After roasting your chicken let it rest/cool down. You can roast a chicken ahead of making this soup and just keep the carcass/bones refrigerated or frozen until you wish to make the soup.
Remove the meat from the bone and store in a container in the fridge. Place the carcass/bones into a large stock pot. Roughly chop up half of the onions (leeks), carrots, and celery and toss into the pot. They can be large chunks it doesn’t matter. Fill the pot with water to just cover the ingredients. Add bay leaf and a tsp of peppercorns and bring to a boil. Once boiling reduce to low to simmer for 3-4 hours, or even over night. Add some water if necessary.
remove the carcass/bones and vegetables, strain to remove any hard bits etc.
To make the soup:
Remove chicken from fridge and let it come to room temperature.
Dice remaining carrots, celery and onions (or leeks) and sauté in butter, olive or avocado oil until soft, about 10-15 minutes.
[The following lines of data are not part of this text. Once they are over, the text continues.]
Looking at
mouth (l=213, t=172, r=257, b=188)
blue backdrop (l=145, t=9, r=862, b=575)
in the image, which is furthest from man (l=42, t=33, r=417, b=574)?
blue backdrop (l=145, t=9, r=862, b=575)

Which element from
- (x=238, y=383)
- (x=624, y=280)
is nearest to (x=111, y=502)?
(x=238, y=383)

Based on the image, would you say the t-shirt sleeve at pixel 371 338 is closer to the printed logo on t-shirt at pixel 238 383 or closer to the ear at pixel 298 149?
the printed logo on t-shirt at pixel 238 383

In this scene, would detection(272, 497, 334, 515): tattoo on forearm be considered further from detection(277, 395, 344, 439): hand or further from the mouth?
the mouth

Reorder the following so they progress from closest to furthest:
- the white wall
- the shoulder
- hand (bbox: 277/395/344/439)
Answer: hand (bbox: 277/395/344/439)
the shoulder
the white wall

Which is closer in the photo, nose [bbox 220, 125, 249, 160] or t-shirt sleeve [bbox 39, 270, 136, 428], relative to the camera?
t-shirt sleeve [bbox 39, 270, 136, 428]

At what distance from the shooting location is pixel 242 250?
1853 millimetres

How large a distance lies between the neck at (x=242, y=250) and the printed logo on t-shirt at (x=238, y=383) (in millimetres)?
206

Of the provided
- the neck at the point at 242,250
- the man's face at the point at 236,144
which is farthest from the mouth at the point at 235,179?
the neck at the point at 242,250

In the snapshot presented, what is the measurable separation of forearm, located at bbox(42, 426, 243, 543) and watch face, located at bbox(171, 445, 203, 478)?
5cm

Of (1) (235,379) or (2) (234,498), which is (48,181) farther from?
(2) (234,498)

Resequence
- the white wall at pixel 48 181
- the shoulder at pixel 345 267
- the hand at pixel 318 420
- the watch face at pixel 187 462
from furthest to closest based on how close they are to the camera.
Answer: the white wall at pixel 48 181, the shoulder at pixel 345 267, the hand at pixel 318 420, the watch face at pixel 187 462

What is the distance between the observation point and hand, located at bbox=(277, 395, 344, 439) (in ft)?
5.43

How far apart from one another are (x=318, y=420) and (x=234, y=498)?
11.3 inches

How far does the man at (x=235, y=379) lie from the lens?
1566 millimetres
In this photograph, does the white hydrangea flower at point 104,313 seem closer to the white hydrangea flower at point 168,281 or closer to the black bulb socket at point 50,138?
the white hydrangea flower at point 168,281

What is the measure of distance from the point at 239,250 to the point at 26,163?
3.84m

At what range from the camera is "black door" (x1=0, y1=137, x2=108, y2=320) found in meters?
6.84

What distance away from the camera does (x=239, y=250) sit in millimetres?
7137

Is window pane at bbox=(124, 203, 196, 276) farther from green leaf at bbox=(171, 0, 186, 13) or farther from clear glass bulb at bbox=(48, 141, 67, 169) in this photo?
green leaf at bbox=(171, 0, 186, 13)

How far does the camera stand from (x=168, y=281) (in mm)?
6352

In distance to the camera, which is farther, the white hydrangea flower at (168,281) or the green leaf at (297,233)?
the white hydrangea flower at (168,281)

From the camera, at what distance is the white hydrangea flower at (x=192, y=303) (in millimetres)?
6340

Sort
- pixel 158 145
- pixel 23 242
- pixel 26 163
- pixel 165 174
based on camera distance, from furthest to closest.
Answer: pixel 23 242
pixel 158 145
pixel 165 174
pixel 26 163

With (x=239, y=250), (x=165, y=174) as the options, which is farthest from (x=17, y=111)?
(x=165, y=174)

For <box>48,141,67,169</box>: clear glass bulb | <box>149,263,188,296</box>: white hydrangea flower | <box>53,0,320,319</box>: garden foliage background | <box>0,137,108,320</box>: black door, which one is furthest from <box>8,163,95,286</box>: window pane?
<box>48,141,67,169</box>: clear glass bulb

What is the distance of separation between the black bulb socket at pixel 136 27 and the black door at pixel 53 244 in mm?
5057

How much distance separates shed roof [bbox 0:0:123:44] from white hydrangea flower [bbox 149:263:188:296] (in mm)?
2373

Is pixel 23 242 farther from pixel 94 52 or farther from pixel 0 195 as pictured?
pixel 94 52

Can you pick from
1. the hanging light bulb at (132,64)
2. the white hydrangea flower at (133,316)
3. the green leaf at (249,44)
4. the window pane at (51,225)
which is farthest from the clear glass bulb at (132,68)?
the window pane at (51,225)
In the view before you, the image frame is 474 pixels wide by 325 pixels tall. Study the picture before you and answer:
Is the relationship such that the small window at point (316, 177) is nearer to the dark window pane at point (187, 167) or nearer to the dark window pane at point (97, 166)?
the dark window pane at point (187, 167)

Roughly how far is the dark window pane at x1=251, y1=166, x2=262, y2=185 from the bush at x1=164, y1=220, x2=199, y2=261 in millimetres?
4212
Shred or cut up chicken. Use as much as you like depending on how you prefer your soup.
Add all ingredients to the stock, together with 4-6 cups of water or chicken broth. (use what you have, I used store bought as that is what I had on hand). Bring to a boil and then reduce heat to low and let simmer for an hour or two….or longer if you like!
Just before you serve up your delicious chicken soup, add in the pasta noodles of your choice. (If you like you can pre-boil them and rinse them to make it less starchy but we didn’t do that)
Recipe Note
Sprinkle with some fresh herbs if you wish, you can never go wrong with fresh herbs!